Multi-dimensional Host Identity Anonymization for Defeating Skilled Attackers

Abstract

While existing proactive-based paradigms such as address mutation are effective in slowing down reconnaissance by naive attackers, they are ineffective against skilled human attackers. In this paper, we analytically show that the goal of defeating reconnaissance by skilled human attackers is only achievable by an integration of five defensive dimensions: (1) mutating host addresses, (2) mutating host fingerprints, (3) anonymizing host fingerprints, (4) deploying high-fidelity honeypots with context-aware fingerprints, and (5) deploying context-aware content on those honeypots. Using a novel class of honeypots, referred to as proxy honeypots (high-interaction honeypots with customizable fingerprints), we propose a proactive defense model, called (HIDE), that constantly mutates addresses and fingerprints of network hosts and proxy honeypots in a manner that maximally anonymizes identity of network hosts.

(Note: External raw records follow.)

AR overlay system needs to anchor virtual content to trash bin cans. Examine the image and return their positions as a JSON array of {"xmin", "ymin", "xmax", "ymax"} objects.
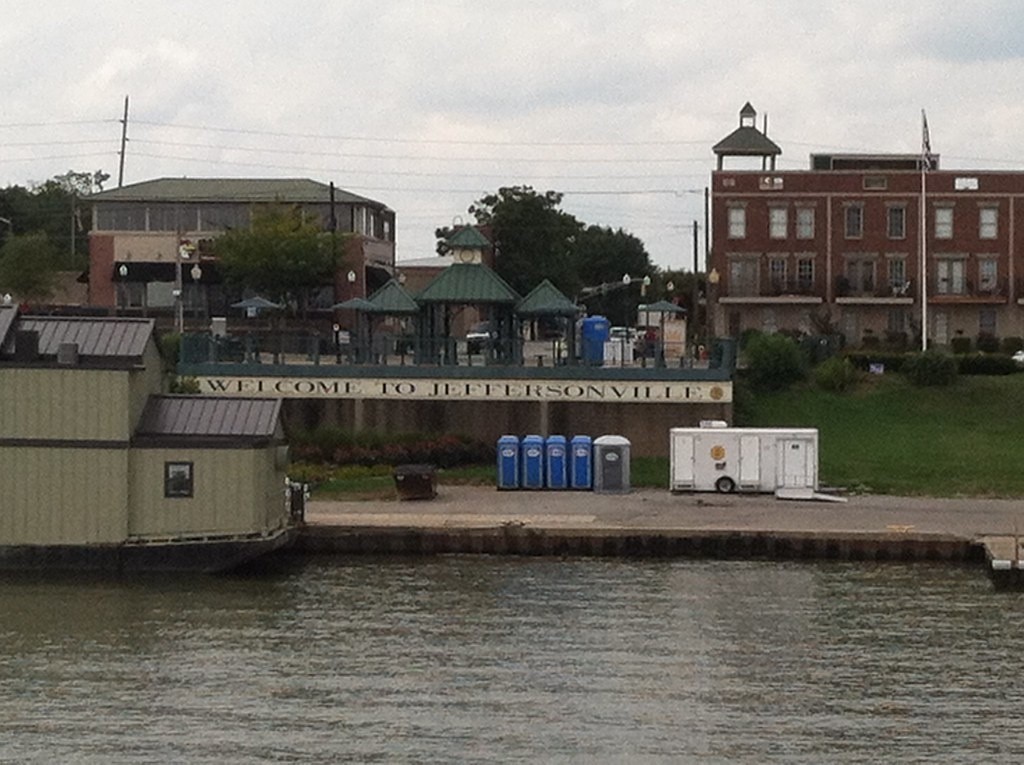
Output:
[
  {"xmin": 583, "ymin": 315, "xmax": 611, "ymax": 365},
  {"xmin": 496, "ymin": 435, "xmax": 631, "ymax": 494}
]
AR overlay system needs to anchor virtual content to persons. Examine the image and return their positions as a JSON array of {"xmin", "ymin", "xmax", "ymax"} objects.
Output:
[
  {"xmin": 862, "ymin": 328, "xmax": 880, "ymax": 350},
  {"xmin": 952, "ymin": 329, "xmax": 971, "ymax": 358},
  {"xmin": 338, "ymin": 317, "xmax": 415, "ymax": 365}
]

The objective is to make a host untraceable over time by not letting even skilled attackers reuse discovered attributes of a host in previous scanning, including its addresses and fingerprint, to identify that host again. The mutations are generated through formal definition and modeling the problem. Using a red teaming evaluation with a group of white-hat hackers, we evaluated our five-dimensional defense model and compared its effectiveness with alternative and competing scenarios. These experiments as well as our analytical evaluation show that by anonymizing all identifying attributes of a host/honeypot over time, HIDE is able to significantly complicate reconnaissance, even for highly skilled human attackers.